AndyH Posted February 4, 2003 Posted February 4, 2003 Mwyatt, I wish I could agree, but this is just like TEFRA; budget deficit savings at the expense of retirement plans. I think it is central to the budget.
mwyatt Posted February 4, 2003 Posted February 4, 2003 Actually, the ERSA proposal doesn't in of itself seem to be of the "revenue enhancement" ilk found in the 80s. The only revenue trick I see is in the LSA and RSA accounts (let's get the revenue now, and forget that we just gave away all future claims to taxation when the monies come out). In fact, the revenue estimates on p. 127 seems to indicate that there will be revenue loss to the government. If this was a revenue enhancement strategy, you would have seen cutbacks in the 415 limits I would think. If you're referencing the elimination of CT plans, I could see your disappointment (I wasn't making any comment good or bad about their existence - we do a number ourselves). Of course as an actuary, I must admit (like Mike Preston's previous comment) that I might shed a few crocodile tears over their demise while I'm handing over the DB proposal;) to the client. Actually, I was kind of wondering in my previous comment re: the standard interest rate when the SRI would move to the APR, not the other way around. I think that we're in a very different environment than was found in the late 80s with regards to prevailing rates.

• [What you need to do]
(1) From the forum discussion, copy the passage starting with "AndyH Posted February" and going on through "to the budget.".
(2) List every abbreviation written in all capital letters in the forum discussion, in the order each first appears.

• [Stored records]
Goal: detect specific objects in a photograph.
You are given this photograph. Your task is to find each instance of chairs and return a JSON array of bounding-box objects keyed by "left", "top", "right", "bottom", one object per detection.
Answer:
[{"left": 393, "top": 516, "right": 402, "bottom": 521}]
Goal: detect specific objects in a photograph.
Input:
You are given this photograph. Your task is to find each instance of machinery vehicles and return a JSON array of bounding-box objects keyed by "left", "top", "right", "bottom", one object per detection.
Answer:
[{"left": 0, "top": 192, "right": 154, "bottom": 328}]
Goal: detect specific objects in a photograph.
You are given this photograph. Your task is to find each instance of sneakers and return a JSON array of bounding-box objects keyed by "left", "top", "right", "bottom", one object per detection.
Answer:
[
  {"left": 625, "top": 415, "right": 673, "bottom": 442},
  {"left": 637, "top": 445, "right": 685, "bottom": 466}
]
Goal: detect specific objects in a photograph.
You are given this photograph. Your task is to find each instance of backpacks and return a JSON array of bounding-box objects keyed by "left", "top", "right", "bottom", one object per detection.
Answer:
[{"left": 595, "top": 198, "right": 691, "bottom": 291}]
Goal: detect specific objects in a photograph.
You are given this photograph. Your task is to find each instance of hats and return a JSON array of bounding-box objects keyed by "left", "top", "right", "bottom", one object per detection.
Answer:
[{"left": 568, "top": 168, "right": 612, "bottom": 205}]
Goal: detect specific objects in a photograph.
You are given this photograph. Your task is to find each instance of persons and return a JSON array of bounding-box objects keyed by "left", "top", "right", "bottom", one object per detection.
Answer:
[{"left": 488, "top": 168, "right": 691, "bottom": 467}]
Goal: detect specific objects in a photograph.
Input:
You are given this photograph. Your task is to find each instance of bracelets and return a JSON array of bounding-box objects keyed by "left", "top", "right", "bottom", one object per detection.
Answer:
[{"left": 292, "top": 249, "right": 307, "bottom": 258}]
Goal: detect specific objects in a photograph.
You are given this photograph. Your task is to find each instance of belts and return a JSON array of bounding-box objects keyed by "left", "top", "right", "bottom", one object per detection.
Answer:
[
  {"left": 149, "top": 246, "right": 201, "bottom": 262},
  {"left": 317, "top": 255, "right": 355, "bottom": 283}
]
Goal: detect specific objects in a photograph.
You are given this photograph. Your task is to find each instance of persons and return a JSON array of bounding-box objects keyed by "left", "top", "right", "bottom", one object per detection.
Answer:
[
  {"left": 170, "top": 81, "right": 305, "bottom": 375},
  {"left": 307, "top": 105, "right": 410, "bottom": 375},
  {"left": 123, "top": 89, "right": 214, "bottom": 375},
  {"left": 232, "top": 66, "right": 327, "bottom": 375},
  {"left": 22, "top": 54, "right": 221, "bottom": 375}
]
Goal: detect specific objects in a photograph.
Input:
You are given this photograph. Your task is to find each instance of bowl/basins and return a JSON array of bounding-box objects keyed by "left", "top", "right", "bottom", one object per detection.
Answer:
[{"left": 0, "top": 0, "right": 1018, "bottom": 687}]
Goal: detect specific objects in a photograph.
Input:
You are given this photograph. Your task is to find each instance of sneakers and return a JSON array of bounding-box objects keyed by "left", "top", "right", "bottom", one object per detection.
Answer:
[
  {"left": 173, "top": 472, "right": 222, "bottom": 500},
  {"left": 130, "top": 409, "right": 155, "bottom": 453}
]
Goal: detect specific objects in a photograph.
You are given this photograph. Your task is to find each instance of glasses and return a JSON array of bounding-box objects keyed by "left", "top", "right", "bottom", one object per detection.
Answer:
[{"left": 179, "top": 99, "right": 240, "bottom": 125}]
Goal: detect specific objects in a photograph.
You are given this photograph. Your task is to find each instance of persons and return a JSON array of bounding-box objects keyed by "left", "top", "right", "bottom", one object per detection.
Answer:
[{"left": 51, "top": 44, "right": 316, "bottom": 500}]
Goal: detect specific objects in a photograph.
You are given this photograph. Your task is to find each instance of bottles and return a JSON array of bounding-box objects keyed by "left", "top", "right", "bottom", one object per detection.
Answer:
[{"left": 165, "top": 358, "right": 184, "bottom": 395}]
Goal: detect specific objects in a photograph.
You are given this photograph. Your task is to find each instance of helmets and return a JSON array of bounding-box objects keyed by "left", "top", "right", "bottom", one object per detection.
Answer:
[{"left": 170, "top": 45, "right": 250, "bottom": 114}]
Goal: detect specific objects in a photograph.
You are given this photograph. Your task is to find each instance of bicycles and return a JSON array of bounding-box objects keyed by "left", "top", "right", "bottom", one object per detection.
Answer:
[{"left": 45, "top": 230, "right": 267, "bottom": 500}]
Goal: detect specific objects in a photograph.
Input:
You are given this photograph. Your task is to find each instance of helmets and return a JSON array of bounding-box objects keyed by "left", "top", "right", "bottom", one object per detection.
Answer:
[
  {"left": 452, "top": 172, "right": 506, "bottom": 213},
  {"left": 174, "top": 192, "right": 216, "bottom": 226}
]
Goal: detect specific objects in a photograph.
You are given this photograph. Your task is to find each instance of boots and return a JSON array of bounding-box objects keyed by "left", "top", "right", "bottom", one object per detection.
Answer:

• [List of solutions]
(1)
AndyH Posted February 4, 2003 Posted February 4, 2003 Mwyatt, I wish I could agree, but this is just like TEFRA; budget deficit savings at the expense of retirement plans. I think it is central to the budget.

(2)
TEFRA
ERSA
LSA
RSA
CT
DB
SRI
APR